Selon Josette Joly, faire passer le seuil de réussite à 60 % rendrait peut-être la chambre de recours plus encline à refuser l’octroi du CEB. Un changement qui permettrait aussi une remobilisation des familles autour de l’éducation de l’enfant, tout au long du cursus scolaire. “Pour moi, le nivellement par le bas se situe plutôt dans certaines familles qui n’encadrent plus leurs enfants. Les journaux de classe et les contrôles ne sont par exemple plus signés, regrette-t-elle. “Le parent devrait être complémentaire à l’école et non plus contre elle.”
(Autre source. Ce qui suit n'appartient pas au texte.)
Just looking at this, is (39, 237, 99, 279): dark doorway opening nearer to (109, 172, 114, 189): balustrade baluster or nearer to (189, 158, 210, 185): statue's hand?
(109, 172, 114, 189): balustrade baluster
Pour Dominique Lafontaine, une hausse du seuil de réussite du CEB tiendrait plus de l’effet d’annonce que d’une véritable solution par rapport aux difficultés d’apprentissage. En le fixant à 60 %, il n’y aurait qu’un nombre réduit d’élèves supplémentaires qui n’obtiendrait pas le certificat, mais l’impact sur les enfants concernés serait quand même considérable. “Il y a une symbolique autour de cette épreuve. Pour l’élève qui échoue au CEB, le sentiment d’échec est vraiment très important”, souligne la professeure de l’ULiège.